In the midst of all this, sometimes we are confronted with the fact that our own experience of the United States isn’t representative of the whole. This doesn’t negate the validity of our own experience. If patriotic love would not to insist on its own way, however, it does mean that we must make space for the experiences of others to influence how we order our common life. This flows from patience because it means that my love must to some extent detach itself from results, or at least detach itself from results which are obviously beneficial to me in the short run. Love does not insist on its own way because love perseveres into the future in which I am able to receive my neighbor’s flourishing as my own. We persevere in love, but we can never be entirely sure what it is we’re loving our country into.
“Love is not resentful.” Resentment is easy. I pay my taxes, so why should that person over there get a check from the government? I worked my tail off to get good grades, and that guy over there skipped every class and just sailed into a good job on daddy’s coattails! We all know these feelings. It’s not wrong to have them; indeed, so long as we remain unfinished as a country, it is necessary that we do have them. We must guard against resentment, however, which we might say is something like allowing these feelings to calcify. When our hearts are stony, we tend not to see our neighbors as people but as caricatures to be trolled. The flow of love keeps our hearts open and malleable, and when this is true, we see the truth. The truth—and at least on my best days I believe this—is that everyone is doing the best of which they believe themselves capable with the resources (spiritual, mental, emotional, material) at their disposal. Some really are lazy; some really are charlatans; some really were born on third and think they hit a triple. But do they believe that it is possible to live otherwise? They, too, are unfinished people living in an unfinished country. If we would be patriots, at least as I am trying to use the word, then the country we love must not only have room for them, but we must endeavor not to resent them for taking up the room they occupy.
As I said above, I am a beginner in this. I confess I simply have never tried to understand love of country as any form of Christian love before. Thus far in my adult life, I think my own habituated skepticism has largely blinded me to the possibility that the overlap of patriotism and Christian love might be not only possible and comforting, but exactly what we need as a nation. Again, imagine that: a preacher arriving at the shocking conclusion that what his country needs is Christians living as conduits of the love of God.

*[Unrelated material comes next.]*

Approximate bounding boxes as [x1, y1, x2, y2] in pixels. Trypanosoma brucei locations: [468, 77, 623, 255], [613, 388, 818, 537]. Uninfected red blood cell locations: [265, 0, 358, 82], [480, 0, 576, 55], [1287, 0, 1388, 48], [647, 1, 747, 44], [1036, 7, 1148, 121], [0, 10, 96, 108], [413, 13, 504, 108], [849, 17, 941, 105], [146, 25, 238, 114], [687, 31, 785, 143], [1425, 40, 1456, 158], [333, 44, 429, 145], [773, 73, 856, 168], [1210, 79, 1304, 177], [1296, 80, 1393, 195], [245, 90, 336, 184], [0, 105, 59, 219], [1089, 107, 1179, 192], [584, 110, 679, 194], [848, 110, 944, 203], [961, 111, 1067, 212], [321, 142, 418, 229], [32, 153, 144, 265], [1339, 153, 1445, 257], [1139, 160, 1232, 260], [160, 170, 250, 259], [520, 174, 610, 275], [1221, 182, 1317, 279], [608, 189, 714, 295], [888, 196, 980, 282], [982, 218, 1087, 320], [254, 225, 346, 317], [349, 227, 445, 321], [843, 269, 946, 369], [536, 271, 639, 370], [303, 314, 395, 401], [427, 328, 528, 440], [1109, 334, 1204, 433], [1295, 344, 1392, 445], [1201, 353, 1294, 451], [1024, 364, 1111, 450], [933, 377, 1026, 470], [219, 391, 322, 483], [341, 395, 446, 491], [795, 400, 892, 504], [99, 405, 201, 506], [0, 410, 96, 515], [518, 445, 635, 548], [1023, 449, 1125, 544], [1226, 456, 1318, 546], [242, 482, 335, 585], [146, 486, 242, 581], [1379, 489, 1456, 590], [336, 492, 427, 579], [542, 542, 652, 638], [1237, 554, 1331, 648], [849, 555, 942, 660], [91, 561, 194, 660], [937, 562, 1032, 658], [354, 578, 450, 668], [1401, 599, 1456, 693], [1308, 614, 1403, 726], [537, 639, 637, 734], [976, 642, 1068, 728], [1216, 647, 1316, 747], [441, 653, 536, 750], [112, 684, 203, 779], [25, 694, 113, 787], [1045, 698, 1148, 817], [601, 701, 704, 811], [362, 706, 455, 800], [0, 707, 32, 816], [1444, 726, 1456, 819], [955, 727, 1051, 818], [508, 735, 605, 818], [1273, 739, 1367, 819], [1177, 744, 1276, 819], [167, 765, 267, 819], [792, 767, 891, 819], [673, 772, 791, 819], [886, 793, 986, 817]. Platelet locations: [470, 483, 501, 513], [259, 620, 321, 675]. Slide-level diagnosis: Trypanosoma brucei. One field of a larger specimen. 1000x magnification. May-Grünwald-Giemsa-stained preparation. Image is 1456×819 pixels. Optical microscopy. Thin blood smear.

There is much systemic sin and tragedy, both in America’s history and the Church’s, that has resulted from equating patriotism with a participation in the life of God. We should remain skeptical when preachers talk about patriotic love, but we must also remember that skepticism can calcify, too. Mine did. I’m still scraping it off my soul’s edge.
Happy Independence Day, my friends. I am grateful to be your priest.
And as your fellow citizen, I am trying to do better.